Task directions »
Extract the full set of records, then give each one again exactly.

==== Material provided

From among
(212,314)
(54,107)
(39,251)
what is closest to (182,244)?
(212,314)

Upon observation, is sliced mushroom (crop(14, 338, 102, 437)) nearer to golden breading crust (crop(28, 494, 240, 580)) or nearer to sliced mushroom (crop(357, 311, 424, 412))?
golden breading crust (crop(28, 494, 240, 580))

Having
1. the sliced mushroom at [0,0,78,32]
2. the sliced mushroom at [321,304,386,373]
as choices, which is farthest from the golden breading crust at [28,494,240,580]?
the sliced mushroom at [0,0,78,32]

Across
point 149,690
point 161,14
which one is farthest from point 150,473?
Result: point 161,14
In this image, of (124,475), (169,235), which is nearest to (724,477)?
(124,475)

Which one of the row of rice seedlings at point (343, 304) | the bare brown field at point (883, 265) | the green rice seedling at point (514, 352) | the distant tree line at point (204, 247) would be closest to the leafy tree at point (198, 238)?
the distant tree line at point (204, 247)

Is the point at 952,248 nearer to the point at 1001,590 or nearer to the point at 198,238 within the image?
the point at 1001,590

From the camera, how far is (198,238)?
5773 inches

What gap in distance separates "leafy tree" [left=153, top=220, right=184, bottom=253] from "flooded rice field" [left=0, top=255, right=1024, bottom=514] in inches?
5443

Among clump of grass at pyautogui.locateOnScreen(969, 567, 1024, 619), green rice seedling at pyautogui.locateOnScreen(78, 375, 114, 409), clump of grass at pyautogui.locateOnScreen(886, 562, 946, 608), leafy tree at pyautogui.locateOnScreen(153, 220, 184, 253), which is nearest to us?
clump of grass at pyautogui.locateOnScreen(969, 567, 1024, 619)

========

Final result »
From among
(212,314)
(54,107)
(39,251)
what is closest to (182,244)?
(212,314)

Upon observation, is sliced mushroom (crop(14, 338, 102, 437)) nearer to golden breading crust (crop(28, 494, 240, 580)) or nearer to sliced mushroom (crop(357, 311, 424, 412))?
golden breading crust (crop(28, 494, 240, 580))

Having
1. the sliced mushroom at [0,0,78,32]
2. the sliced mushroom at [321,304,386,373]
as choices, which is farthest from the golden breading crust at [28,494,240,580]?
the sliced mushroom at [0,0,78,32]

Across
point 149,690
point 161,14
which one is farthest from point 150,473?
Result: point 161,14
In this image, of (124,475), (169,235), which is nearest to (724,477)?
(124,475)

Which one of the row of rice seedlings at point (343, 304) | the bare brown field at point (883, 265) | the green rice seedling at point (514, 352) | the distant tree line at point (204, 247) would be closest to the leafy tree at point (198, 238)?
the distant tree line at point (204, 247)

Is the point at 952,248 nearer to the point at 1001,590 or nearer to the point at 198,238 within the image?
the point at 1001,590

From the camera, how far is (198,238)?
5773 inches

What gap in distance separates "leafy tree" [left=153, top=220, right=184, bottom=253] from "flooded rice field" [left=0, top=255, right=1024, bottom=514] in inches?
5443

Among clump of grass at pyautogui.locateOnScreen(969, 567, 1024, 619), green rice seedling at pyautogui.locateOnScreen(78, 375, 114, 409), clump of grass at pyautogui.locateOnScreen(886, 562, 946, 608), leafy tree at pyautogui.locateOnScreen(153, 220, 184, 253), which is nearest to us?
clump of grass at pyautogui.locateOnScreen(969, 567, 1024, 619)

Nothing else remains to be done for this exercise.